Offenstall im Winter

Offenstall im Winter

Mit Einbruch des Winters müssen Offenstallbewohner keineswegs in einen herkömmlichen Stall umziehen. Ganz im Gegenteil. Gerade in herkömmlichen Ställen ist das Stallklima im Winter meist besonders schlecht, da viele Pferdebesitzer ihre Tiere regelrecht von der Außenwelt abschotten, und alle Fenster und Türen des Stalls schließen.

Dabei fühlen sich Pferde erwiesenermaßen im Temperaturbereich von -5 °C bis +10 °C besonders wohl. Gerade kühle klare Luft ist für Pferde mit Lungenproblemen besonders angenehm.

Lamellenvorhänge

Um auch bei deutlich geringeren Außentemperaturen einen vergleichsweise „warmen“ Stallbereich zu haben, eignet sich ein Lamellenvorhang aus Pendeltürfolie. Diese ca. 30cm breiten PVC Windschutzstreifen (2-3mm Dicke) werden meist als Rollenware geliefert. Eine 50 Meter Rolle kosten schnell um die 200 Euro. Die Streifen werden überlappend verbaut. Daher muss man für einen 2,5m hohen Durchgang von 1,80m Breite auch nicht sechs sondern besser zwölf 2,5m lange Streifen einplanen. So kommen schnell 30m PVC Streifen zusammen.

Ein solcher Lamellenvorhang wiegt dementsprechend schnell eine ganze Menge. Zur Befestigung gibt es Befestigungsysteme, mit denden die PVC Streifen zwischen Metallschienen verschraubt werden und sich einfach an einer Befestigungleiste einhaken lassen. Das ist sehr praktisch, wenn man die Lamellentüren nur Saisonweise einsetzen will. Da die Lamellentüren relativ schwer sind, muss das Befestigen möglichst schnell und einfach erfolgen. Solche Befestigungschienen schlagen mit ca. 30 €/m zu Buche.
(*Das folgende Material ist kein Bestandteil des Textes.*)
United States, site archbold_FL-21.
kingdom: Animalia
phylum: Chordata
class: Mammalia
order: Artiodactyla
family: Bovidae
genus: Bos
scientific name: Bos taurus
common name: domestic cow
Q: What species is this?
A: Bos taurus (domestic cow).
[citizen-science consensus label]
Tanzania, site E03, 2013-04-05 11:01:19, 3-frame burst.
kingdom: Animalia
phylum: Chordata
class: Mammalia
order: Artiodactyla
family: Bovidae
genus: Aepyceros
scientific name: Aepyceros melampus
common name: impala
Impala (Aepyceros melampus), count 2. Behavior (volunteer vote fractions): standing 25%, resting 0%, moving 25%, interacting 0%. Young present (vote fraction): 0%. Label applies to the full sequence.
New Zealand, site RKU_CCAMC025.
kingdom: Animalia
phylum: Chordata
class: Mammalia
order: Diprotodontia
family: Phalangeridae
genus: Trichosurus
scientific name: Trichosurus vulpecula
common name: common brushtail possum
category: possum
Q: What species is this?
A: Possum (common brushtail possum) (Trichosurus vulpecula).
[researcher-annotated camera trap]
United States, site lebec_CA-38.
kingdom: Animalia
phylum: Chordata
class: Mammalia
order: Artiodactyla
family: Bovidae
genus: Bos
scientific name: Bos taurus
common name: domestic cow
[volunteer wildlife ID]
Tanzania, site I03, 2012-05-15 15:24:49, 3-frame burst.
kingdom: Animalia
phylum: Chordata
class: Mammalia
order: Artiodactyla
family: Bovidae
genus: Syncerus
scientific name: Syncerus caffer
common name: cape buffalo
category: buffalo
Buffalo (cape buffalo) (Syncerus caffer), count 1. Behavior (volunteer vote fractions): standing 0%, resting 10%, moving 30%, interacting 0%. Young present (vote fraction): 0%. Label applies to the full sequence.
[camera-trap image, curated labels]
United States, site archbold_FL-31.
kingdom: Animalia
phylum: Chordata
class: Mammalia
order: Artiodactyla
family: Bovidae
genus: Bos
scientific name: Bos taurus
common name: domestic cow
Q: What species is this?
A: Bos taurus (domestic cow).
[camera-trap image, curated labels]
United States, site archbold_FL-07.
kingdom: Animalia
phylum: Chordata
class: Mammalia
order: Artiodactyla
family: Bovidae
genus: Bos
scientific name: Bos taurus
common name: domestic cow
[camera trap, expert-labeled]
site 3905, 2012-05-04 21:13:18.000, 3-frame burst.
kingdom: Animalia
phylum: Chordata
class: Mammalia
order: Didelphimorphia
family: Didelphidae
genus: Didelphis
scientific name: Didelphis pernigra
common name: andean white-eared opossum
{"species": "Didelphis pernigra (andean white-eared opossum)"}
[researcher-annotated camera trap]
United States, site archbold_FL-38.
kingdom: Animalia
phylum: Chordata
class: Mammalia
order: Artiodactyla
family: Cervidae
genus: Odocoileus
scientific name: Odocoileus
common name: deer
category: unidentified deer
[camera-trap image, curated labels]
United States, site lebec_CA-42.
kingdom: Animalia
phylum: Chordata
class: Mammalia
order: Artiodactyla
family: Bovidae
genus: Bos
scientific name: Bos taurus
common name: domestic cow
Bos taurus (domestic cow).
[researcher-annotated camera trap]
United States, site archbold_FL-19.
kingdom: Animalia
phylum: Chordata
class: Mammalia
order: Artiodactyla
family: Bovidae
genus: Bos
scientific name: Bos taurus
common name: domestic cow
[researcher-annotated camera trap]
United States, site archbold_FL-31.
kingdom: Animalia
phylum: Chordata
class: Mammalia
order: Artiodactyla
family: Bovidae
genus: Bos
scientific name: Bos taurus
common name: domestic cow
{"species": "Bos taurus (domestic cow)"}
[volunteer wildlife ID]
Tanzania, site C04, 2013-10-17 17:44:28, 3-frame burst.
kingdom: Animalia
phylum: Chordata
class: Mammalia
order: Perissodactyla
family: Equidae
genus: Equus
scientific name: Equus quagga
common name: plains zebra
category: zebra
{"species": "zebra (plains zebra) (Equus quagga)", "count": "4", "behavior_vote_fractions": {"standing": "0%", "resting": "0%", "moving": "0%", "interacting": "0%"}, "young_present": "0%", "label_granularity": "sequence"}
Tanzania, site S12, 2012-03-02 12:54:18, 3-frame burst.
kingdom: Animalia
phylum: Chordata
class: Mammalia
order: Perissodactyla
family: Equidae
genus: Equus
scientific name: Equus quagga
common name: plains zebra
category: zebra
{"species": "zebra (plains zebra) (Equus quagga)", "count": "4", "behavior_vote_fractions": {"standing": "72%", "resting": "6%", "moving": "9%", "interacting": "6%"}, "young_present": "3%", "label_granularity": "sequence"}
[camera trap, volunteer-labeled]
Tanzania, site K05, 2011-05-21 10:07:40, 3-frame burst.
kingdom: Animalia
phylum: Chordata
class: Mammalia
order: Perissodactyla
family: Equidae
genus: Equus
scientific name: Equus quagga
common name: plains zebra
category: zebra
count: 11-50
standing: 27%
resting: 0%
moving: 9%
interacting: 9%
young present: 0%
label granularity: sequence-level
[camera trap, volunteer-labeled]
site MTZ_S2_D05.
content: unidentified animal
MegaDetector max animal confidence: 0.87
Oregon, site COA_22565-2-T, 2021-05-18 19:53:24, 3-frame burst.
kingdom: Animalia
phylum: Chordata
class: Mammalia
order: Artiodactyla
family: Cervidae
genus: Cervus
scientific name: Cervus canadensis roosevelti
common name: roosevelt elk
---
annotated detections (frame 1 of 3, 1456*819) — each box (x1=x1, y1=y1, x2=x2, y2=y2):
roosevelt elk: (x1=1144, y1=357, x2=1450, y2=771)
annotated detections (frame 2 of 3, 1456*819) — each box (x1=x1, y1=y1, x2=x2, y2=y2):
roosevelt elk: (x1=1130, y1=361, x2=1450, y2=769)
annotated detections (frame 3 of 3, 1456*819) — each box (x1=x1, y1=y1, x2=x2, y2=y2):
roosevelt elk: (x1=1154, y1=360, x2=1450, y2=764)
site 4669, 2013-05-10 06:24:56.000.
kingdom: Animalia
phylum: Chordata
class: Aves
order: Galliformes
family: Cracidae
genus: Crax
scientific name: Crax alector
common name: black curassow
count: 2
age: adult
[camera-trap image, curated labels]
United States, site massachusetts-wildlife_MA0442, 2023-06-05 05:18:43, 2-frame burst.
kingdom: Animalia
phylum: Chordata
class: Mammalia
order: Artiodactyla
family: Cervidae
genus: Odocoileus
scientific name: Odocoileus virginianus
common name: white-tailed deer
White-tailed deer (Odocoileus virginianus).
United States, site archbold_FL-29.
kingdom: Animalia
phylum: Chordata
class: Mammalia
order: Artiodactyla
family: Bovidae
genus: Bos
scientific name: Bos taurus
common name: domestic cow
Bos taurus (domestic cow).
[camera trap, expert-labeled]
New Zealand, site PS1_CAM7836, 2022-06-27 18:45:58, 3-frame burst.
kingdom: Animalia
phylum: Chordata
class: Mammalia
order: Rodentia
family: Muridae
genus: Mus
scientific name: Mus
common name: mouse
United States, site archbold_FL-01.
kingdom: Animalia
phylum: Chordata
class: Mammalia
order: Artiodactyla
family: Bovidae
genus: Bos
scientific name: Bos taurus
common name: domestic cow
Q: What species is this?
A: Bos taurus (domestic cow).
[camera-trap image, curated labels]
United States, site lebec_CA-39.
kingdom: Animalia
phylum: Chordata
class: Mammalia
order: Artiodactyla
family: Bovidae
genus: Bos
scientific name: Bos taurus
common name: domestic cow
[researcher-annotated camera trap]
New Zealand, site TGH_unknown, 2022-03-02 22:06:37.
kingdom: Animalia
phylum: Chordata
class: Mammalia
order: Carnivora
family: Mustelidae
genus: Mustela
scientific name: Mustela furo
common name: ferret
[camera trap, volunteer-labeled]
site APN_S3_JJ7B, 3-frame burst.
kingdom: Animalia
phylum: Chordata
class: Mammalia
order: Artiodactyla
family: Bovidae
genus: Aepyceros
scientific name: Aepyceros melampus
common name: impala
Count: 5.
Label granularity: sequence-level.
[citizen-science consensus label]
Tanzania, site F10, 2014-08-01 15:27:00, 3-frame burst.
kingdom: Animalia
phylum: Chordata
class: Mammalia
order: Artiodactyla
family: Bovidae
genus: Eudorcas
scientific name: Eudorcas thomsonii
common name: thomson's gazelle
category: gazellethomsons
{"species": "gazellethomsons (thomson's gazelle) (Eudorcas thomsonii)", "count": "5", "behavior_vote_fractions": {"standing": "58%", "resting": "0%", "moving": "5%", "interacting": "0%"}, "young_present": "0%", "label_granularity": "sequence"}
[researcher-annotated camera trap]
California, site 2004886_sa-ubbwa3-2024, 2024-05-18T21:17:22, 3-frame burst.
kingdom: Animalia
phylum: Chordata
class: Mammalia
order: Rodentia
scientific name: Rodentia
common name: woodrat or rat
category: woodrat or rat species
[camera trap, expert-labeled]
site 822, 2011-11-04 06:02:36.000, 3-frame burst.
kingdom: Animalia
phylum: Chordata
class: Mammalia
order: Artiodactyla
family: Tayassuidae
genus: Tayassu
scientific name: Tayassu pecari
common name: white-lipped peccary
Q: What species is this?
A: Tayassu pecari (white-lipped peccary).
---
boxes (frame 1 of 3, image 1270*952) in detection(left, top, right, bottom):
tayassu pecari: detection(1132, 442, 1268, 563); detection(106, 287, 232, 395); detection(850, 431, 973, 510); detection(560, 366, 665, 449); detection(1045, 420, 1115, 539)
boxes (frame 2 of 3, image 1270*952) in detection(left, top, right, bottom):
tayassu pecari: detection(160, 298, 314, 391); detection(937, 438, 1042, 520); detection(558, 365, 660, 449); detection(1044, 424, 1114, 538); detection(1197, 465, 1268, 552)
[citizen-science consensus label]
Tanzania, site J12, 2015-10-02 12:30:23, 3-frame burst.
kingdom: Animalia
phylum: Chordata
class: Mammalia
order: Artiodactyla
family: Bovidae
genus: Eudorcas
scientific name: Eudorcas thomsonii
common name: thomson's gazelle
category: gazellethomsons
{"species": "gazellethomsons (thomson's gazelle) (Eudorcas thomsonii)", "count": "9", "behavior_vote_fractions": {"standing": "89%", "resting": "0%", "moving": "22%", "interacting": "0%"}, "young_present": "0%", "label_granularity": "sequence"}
Durch den Lamellenvorhang hält sich die Wärme im etwas besser im Stallbereich. Der Innenbereich hat so immer eine Temperaturvorteil von ein paar Grad gegenüber dem Außenbereich. Trotzdem haben die Pferde jederzeit die Möglichkeit vom wärmeren, geschützten Innenbereich nach draußen und auch wieder zurück zu wechseln. Der Stall bleibt so weiterhin ein Offenstall.

Fensteröffnungen kann man durch Windschutznetze vor Luftzug sichern. Winschutznetze kosten ca. 6-14 Euro je Quadratmeter und sind ebenfalls als Rollenware in verschiedenen Breiten erhältlich.

Beheizte Tränken und Wasserleitungen

Bei Temperaturen unter dem Gefrierpunkt muss man auf Tränken und Wasserleitungen achten. Im Beschädigungen zu vermeiden und jederzeit die Wasserversorgung sicher zu stellen, bieten sich verschiedene Hilfsmittel an.

Neben einer Isolierung der Wasserzuleitung vom Geschützten Bodenbereich zur Tränke, kann man ein temperaturgesteuertes Heizkabel verwenden. Für ein 4m Heizkabel mit integriertem Temperatursensor und Schalter muss man etwa 30-40 € investieren. Größeren Längen werden dann vom Meterpreis deutlich günstiger. So bekommt man ein 24m Heizkabel schon für rund 60 €. Schaumstoffisolierung und Heizkabel lassen sich einfach mit einem Kunststoff Regen- oder Abwasserrohr aus dem Baumarkt vor Pferdezähnen schützen.

Neben der Wasserzuleitung gibt es auch beheizbare Tränkbecken. Günstige Exemplare aus Kunststoff haben sich allerdings nicht bewährt.

Deutlich teurer sind beheizte Zirkulationsleitungen, die mehrere Tränken und Wasserleitungen in einem Stall durch die Zirkulation von angewärmten Wasser frostfrei halten. Rund 1000 Euro muss man für eine solche Anlage investieren. Für etwa die Hälfte gibt es isolierte Wasserspeicher, die die Tränköffnung durch schwimmende Kunststoffkugeln verschließen.